EXCERPTED TEXT:
DID PEOPLE ACTUALLY GET SAVED AT A CHURCH MEETING?

Anyone who has christian friends on Facebook has likely seen the claims—probably many times. Things like, “We had two folks get saved last night, y’all,” or “There was a mighty moving of the Spirit at our revival meeting, and four people came forward and got saved!”

The biggest problem with such assertions is that folks who make them have no idea what it actually means to “get saved.” They think it is a decision that a person makes—that all one needs to do is to get really emotional at a “church” meeting, go forward during what they call an “invitation” or “altar call,” pray really, really hard (maybe even cry a little), ask forgiveness for past sins (for some unscriptural reason), and then claim to “accept” Messiah into their hearts (something found in no scripture whatsoever).

These are all nothing but christianese niceties that have absolutely nothing to do with actually being born again. They come from a false belief system that invented its own path to salvation, having rejected the true path to salvation that is shown to us throughout scripture. In fact, christianity, the counterfeit of the true faith, has so perverted the true path to salvation that most christians cannot even see it when it is shown to them.

REQUIRED WORK:
In the text about getting saved at church meetings, what do the people who make such claims think getting saved is? Rely only on the text itself for the answer.

LISTED ENTRIES:
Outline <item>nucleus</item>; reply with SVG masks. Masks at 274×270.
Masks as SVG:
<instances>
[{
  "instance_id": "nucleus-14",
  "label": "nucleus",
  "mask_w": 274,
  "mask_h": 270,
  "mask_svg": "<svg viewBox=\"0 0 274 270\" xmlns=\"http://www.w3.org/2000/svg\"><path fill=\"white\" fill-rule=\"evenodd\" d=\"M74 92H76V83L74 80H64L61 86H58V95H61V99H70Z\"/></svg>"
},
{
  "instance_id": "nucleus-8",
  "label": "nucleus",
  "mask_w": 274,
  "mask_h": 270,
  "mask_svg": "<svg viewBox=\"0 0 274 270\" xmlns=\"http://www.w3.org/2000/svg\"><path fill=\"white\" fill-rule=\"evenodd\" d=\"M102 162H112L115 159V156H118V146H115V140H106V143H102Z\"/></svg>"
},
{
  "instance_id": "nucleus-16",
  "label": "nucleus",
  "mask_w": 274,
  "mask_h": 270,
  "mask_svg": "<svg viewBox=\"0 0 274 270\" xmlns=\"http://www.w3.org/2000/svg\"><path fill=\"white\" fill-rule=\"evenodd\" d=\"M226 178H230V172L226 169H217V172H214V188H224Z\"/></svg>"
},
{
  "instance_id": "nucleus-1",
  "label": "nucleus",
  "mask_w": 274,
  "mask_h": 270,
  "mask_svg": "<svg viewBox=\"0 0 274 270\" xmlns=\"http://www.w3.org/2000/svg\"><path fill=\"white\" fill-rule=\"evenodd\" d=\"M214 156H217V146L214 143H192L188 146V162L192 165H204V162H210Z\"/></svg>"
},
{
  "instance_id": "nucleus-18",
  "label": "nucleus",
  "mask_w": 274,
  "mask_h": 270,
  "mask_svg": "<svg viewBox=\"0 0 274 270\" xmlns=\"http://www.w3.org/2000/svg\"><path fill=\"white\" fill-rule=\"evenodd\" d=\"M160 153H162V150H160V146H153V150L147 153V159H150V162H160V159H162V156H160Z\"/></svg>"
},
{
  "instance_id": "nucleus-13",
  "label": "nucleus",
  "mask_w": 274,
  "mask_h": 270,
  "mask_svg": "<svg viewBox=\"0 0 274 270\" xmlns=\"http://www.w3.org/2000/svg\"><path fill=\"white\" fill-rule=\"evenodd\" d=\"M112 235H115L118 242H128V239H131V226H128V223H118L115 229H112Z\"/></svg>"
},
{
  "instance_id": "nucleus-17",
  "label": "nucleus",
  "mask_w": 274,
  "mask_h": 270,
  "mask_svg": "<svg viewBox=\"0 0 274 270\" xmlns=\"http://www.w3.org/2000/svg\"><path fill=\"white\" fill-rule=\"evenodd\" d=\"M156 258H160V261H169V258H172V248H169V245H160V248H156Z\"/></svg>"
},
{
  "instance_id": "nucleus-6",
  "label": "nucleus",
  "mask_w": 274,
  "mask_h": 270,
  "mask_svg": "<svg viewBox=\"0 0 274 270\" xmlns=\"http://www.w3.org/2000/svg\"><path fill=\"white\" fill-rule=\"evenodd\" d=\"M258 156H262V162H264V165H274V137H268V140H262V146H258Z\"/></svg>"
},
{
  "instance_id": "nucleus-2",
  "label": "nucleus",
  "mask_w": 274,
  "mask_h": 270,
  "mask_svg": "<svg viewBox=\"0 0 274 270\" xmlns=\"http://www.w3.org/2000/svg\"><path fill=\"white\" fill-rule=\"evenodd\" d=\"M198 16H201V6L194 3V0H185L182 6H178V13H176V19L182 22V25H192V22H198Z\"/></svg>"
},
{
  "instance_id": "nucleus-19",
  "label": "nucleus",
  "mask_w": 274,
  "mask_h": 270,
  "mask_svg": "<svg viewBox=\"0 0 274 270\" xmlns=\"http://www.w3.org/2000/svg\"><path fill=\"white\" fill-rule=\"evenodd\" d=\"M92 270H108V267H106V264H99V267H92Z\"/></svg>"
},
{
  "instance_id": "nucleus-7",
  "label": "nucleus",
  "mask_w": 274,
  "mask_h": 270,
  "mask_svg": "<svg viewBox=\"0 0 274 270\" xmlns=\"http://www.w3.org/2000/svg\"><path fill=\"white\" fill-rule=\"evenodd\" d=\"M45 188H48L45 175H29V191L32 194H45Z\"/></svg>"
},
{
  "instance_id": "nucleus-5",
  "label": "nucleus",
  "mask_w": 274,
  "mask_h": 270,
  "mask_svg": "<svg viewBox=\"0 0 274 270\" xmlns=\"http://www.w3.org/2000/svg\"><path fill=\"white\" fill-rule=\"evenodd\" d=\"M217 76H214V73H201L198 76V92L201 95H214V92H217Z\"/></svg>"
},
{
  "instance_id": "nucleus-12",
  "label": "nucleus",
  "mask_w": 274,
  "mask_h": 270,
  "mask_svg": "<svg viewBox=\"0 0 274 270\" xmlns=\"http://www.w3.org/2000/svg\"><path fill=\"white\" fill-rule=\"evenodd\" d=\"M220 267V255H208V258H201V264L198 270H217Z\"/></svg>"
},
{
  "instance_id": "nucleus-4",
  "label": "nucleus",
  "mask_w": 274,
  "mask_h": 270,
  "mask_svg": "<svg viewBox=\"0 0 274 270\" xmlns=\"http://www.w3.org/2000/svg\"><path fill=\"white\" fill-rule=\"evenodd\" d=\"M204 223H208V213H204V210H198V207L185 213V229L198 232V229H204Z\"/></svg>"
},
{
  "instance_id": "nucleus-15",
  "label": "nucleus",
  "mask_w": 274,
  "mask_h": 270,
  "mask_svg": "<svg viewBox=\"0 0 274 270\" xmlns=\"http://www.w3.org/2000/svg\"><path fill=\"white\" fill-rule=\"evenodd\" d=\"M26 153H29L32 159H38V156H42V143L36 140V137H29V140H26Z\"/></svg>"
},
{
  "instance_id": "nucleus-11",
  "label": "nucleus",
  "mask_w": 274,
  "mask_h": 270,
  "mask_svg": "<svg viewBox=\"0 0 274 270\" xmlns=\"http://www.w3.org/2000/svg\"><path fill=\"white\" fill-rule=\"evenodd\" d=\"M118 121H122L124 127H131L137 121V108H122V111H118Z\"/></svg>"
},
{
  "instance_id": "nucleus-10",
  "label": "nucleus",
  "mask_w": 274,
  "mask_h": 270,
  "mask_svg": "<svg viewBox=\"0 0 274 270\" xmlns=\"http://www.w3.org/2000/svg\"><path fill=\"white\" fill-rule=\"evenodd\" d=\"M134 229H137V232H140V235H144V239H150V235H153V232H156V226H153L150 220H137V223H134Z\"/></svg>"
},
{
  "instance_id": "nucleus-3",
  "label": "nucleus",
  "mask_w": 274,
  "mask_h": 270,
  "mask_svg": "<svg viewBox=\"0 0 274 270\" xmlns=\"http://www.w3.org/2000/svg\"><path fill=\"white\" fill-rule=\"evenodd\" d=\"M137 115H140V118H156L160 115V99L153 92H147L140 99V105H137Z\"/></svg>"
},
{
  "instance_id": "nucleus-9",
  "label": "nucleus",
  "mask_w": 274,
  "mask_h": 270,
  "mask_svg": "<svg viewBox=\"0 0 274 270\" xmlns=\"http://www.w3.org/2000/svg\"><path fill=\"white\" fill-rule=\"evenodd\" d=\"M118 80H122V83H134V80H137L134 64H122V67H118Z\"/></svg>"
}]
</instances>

TASK OUTPUT:
They think it is a decision that a person makes.